2. Add Physics Feedback to an Existing App

  • What to do: Add inertia and projectile motion to interactive objects in a visionOS app.
  • Why it is worth doing: Directly setting position feels fake. Physics motion driven by Add Force gives interactions a sense of weight.
  • How to start: Add a Physics Body Component to the entity, use Set Variable in Script Graph to store the previous frame position, calculate dragDelta, scale the force with Multiply by Number, and feed it into Add Force.

3. Use SwiftUI for HUDs and Dialogue Systems in 3D Scenes

  • What to do: Use SwiftUI inside a RealityKit scene to implement health bars, speech bubbles, mission hints, and other 2D UI.
  • Why it is worth doing: SwiftUI’s declarative syntax is much faster than building low-level UI directly in RealityKit, and existing components can be reused.
  • How to start: Trigger events in Script Graph with Send Scene Event, listen in Xcode with scene.subscribe, and bind SwiftUI views to the corresponding entities through RealityView attachments.

4. Build a Reusable Interaction Component Library

  • What to do: Package common interaction logic, such as “double-tap to zoom,” “gaze highlight,” or “drag and snap,” into Prototyped Subgraphs and reuse them across projects.
  • Why it is worth doing: It avoids wiring nodes from scratch every time and keeps interactions consistent across projects.
  • How to start: Create a Custom Node Library in the project, convert validated Subgraphs into Prototyped Subgraphs, and let team members call them directly from the Add Node menu.
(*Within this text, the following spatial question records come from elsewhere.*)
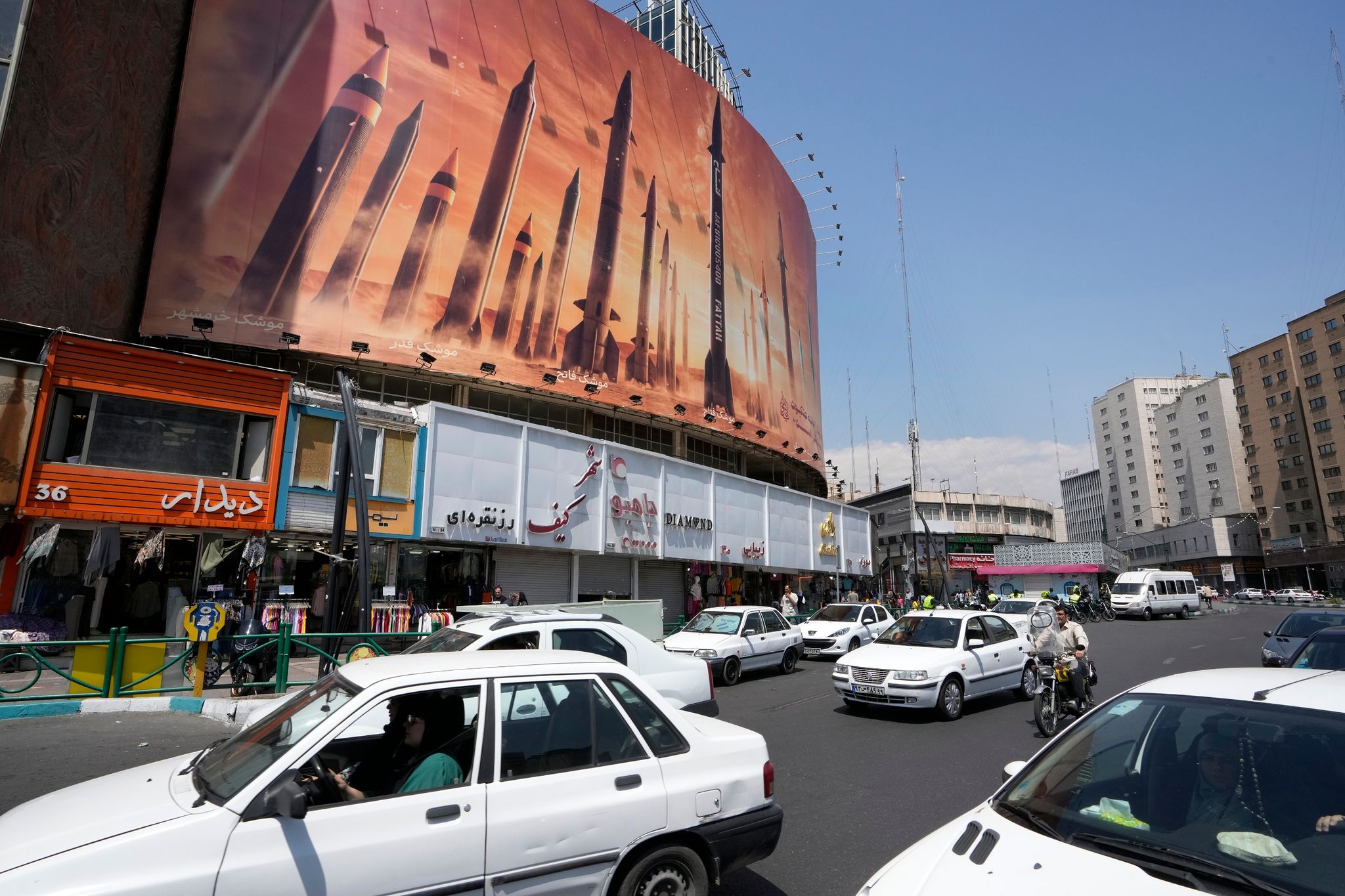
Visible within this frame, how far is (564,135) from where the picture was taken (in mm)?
28547

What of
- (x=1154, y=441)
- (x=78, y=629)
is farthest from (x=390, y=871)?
(x=1154, y=441)

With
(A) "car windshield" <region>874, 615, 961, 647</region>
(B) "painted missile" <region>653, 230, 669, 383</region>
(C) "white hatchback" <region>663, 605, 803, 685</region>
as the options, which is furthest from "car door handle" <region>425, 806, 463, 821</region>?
(B) "painted missile" <region>653, 230, 669, 383</region>

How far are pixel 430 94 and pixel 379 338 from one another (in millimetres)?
9205

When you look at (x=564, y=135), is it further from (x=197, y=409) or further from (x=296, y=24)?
(x=197, y=409)

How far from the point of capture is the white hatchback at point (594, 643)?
796cm

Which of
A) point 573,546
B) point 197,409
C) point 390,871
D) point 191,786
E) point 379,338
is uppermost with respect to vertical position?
point 379,338

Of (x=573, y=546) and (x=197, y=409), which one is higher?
(x=197, y=409)

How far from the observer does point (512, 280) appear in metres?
26.0

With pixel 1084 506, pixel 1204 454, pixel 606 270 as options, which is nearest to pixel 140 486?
pixel 606 270

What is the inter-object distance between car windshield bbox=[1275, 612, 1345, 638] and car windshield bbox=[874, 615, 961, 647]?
688 cm

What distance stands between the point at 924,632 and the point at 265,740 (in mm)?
10499

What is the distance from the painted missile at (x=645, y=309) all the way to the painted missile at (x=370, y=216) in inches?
425

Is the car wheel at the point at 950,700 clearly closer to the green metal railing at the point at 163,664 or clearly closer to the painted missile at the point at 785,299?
the green metal railing at the point at 163,664

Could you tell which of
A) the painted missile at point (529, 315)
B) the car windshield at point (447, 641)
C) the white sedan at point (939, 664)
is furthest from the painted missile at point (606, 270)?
the car windshield at point (447, 641)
5. A Hybrid Workflow for Designers and Programmers

  • What to do: Let designers own interaction logic and event timing in RCP3, while programmers own UI implementation and the data layer in Xcode.
  • Why it is worth doing: Designers can iterate on interactions without waiting for engineering scheduling, and programmers do not need to recompile for every small adjustment.
  • How to start: Agree on Custom Event naming conventions and parameter types. Designers arrange event flows in Script Graph, and programmers write event listeners and UI rendering code.